Successful closure of bone defects in patients remains an active area of basic and clinical research. A novel and promising approach is the transplantation of human bone marrow stromal cells (BMSCs), which have been shown to possess a significant osteogenic potential. The extent and quality of bone formation by transplanted human BMSCs strongly depends on the carrier matrix with which cells are transplanted; to date, hydroxyapatite/tricalcium phosphate (HA/TCP) supports far more osteogenesis than any other matrix tested. In order to further improve the technique of BMSC transplantation, we studied whether commercially available HA/TCP particles, clinically approved as an osteoconductive material and commercially available as particles measuring 0.5-1.0 mm diameter, is an optimum matrix for promoting bone development by BMSCs. HA/TCP and HA particles of varying size were sieved into a variety of size ranges, from <0.044 mm to 1.0-2.0 mm. Transplants were formed by mixing 40 mg aliquots of particles with cultured passaged human BMSCs. They were placed in subcutaneous pockets in immunocompromised Bg-Nu-XID mice and harvested 4 or 10 weeks later. The transplants were examined histologically; the presence of bone within each transplant was evaluated using histomorphometry or blindly scored on a semiquantitative scale. Transplant morphology and the amount of new bone varied in a consistent fashion based on particle size and shape. Transplants incorporating HA/TCP particles of 0.1-0.25 mm size demonstrated the greatest bone formation at both 4 and 10 weeks; larger or smaller particles were associated with less extensive bone formation, while a size of 0.044 mm represented a threshold below which no bone formation could be observed. Flat-sided HA particles measuring 0.1-0.25 mm formed no bone. The differences in bone formation were not attributable to the differences in cell attachment among the groups. Instead, the size and spatial and structural organization of the particles within BMSC transplants appear to determine the extent of bone formation. These findings provide necessary information for the successful clinical application of BMSC transplantation techniques.

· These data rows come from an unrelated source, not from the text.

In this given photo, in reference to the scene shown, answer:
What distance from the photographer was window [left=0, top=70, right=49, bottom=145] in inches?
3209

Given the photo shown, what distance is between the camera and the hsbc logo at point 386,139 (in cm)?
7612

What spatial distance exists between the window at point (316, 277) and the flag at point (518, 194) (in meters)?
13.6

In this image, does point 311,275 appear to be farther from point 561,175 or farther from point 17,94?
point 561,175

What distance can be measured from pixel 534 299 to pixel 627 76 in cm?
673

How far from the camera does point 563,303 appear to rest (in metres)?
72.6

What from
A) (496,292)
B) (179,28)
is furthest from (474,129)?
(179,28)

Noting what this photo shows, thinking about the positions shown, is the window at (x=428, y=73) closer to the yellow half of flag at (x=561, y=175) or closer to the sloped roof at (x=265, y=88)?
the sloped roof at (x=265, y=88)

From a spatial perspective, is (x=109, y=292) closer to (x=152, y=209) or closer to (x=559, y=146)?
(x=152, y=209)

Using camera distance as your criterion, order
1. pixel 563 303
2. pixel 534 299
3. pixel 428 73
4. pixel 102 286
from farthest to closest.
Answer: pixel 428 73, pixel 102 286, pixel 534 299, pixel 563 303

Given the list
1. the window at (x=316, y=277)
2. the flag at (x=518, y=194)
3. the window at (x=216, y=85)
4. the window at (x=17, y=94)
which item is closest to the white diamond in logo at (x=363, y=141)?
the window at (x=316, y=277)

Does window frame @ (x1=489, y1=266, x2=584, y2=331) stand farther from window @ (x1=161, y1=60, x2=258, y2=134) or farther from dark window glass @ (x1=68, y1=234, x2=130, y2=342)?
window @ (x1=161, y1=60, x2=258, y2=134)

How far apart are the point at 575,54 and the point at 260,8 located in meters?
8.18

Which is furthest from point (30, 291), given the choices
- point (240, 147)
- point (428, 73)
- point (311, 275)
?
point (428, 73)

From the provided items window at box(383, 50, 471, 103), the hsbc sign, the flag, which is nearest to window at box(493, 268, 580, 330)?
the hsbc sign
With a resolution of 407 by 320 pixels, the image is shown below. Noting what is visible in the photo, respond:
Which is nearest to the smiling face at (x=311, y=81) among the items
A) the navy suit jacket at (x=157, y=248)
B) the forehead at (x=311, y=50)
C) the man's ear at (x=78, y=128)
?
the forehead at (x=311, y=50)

在患者中成功闭合骨缺损仍是基础研究和临床研究的一个活跃领域。一种新颖且有前景的方法是移植人骨髓基质细胞(BMSC),已证明其具有显著的成骨潜能。移植的人BMSC形成骨的程度和质量在很大程度上取决于细胞移植所使用的载体基质;迄今为止,羟基磷灰石/磷酸三钙(HA/TCP)支架比任何其他测试过的基质更能支持成骨。为了进一步改进BMSC移植技术,我们研究了临床上被批准作为骨传导材料且市售的直径为0.5 - 1.0毫米颗粒的HA/TCP颗粒,是否是促进BMSC骨发育的最佳基质。将不同大小的HA/TCP和HA颗粒筛分成各种大小范围,从<0.044毫米到1.0 - 2.0毫米。通过将40毫克等分的颗粒与培养传代的人BMSC混合形成移植物。将它们置于免疫缺陷的Bg - Nu - XID小鼠的皮下袋中,并在4周或10周后收获。对移植物进行组织学检查;使用组织形态计量学评估每个移植物内骨的存在情况,或在半定量尺度上进行盲法评分。移植物的形态和新骨量根据颗粒大小和形状以一致的方式变化。在4周和10周时,包含0.1 - 0.25毫米大小HA/TCP颗粒的移植物显示出最大的骨形成;更大或更小的颗粒与较少的广泛骨形成相关,而0.044毫米的大小代表一个阈值,低于该阈值则观察不到骨形成。扁平状的0.1 - 0.25毫米HA颗粒不形成骨。骨形成的差异并非归因于各组之间细胞附着的差异。相反,BMSC移植物内颗粒的大小、空间和结构组织似乎决定了骨形成的程度。这些发现为BMSC移植技术的成功临床应用提供了必要信息。